Re: Imbalance DataSet for Tabular AutoML

holguinmora · 04-18-2022 10:26 AM

Hi, I would like to know if in case of having a tabular database, with binary data (class 0 and Class 1), that has an imbalance between class 0 and class 1, as it occurs in scenarios of fraud in financial transactions.

Does AutoML solves automatically the imbalance situation? Or is it possible to add SMOTE or ADASYN to the AutoML model? Any comments to advice more than appreciated

josegutierrez

There are several ways of handling imbalanced datasets:

Upsampling and/or Downsampling: In case of Upsampling, instances from the minority classes are duplicated in the training dataset at random. In case of Downsampling, certain instances of the majority classes are randomly left out of the training dataset. Upsampling of minority class and downsampling of the majority class can be done at the same time.
Upweighting and/or Downweighting: In Upweighting, sample weight greater than 1 is given to instances from the minority classes. In case of Downweighting, sample weight less than 1 is given to instances from the majority classes. The sample weights are taken into account when computing the loss function.
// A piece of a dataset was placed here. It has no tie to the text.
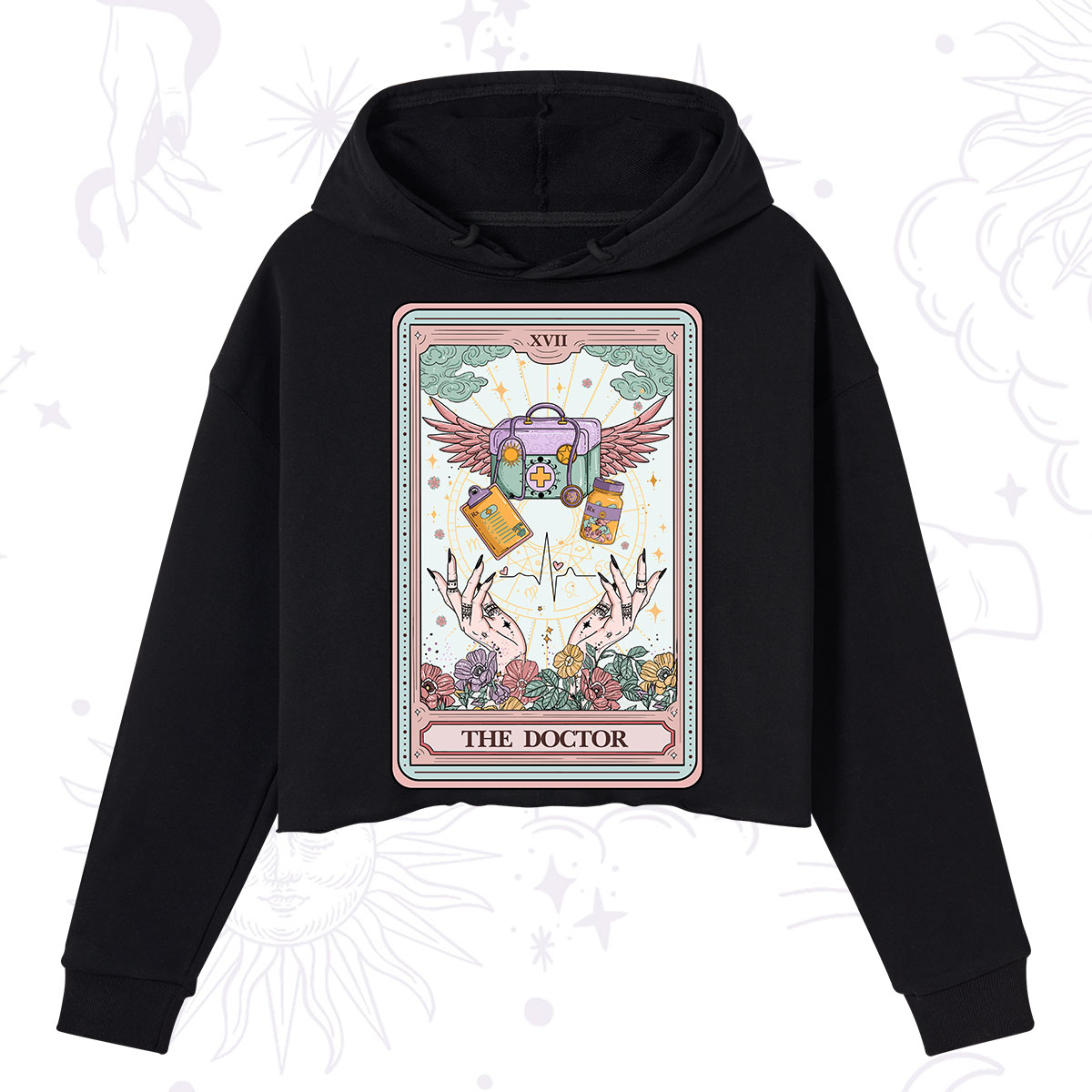 Purplehecate The Doctor Tarot Crop Hoodie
Upweighting and Downweighting can be used together.
Data Augmentation: In this approach, data augmentation techniques are used to generate synthetic instances of the minority class to better balance the training dataset.

holguinmora

José hi, thanks for your answer but is not very clear.....

The question is if I can upload a data set with imbalance situation to AutoML or I need to fix somehow the situation before uploading the data into AutoML or AutoML can handle in very good way Imbalance data sets?

mahewashabdi

I am also interested in the same question.